Data entries

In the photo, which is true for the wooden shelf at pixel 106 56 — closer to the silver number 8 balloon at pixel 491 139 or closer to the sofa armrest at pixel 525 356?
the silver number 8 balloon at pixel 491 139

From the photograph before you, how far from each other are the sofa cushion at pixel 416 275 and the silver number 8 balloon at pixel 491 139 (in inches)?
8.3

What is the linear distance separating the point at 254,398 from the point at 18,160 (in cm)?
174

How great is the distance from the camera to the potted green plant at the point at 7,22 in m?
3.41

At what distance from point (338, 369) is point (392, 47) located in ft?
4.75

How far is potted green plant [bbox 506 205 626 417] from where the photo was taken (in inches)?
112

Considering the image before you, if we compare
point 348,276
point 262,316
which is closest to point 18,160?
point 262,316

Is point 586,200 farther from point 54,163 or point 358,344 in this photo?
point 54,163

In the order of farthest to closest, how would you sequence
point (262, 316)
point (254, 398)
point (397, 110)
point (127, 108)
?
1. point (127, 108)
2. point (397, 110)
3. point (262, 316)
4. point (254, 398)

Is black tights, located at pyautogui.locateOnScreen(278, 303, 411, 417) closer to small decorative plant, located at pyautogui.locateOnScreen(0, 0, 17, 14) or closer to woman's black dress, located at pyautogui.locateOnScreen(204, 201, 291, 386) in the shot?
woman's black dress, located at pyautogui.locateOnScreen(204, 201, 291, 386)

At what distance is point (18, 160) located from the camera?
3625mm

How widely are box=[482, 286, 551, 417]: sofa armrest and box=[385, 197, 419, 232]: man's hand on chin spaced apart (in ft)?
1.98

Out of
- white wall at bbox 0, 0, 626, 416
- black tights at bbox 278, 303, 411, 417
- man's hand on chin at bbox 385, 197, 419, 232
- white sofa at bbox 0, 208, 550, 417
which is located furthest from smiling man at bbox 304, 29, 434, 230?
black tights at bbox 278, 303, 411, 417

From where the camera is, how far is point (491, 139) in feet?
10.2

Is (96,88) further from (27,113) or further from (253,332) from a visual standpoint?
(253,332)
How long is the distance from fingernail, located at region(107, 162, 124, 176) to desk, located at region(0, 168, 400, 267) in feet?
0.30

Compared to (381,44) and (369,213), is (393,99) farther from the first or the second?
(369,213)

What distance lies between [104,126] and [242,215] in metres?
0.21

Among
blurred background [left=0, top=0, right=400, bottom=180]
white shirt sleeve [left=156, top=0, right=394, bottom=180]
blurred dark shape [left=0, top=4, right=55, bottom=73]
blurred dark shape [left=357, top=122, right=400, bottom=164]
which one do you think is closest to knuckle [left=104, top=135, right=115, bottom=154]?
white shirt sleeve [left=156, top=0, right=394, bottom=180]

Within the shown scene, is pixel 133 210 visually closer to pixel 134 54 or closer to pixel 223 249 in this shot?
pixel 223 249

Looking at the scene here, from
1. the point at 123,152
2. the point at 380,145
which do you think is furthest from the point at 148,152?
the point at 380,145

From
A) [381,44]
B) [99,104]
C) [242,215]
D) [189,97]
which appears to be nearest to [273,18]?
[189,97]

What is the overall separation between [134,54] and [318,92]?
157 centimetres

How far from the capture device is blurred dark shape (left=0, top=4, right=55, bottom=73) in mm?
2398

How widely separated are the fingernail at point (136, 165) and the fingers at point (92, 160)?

What you have to do
Quote the lines of the listing above that run from the line with "Within the shown" through its last line, both included, and nothing else.

Task solution
Within the shown scene, is pixel 133 210 visually closer to pixel 134 54 or closer to pixel 223 249 in this shot?
pixel 223 249

Looking at the scene here, from
1. the point at 123,152
2. the point at 380,145
which do you think is furthest from the point at 148,152?
the point at 380,145

From
A) [381,44]
B) [99,104]
C) [242,215]
D) [189,97]
which appears to be nearest to [273,18]?
[189,97]

What is the overall separation between [134,54] and [318,92]?
157 centimetres

How far from the capture device is blurred dark shape (left=0, top=4, right=55, bottom=73) in mm?
2398

How widely separated are the fingernail at point (136, 165) and the fingers at point (92, 160)?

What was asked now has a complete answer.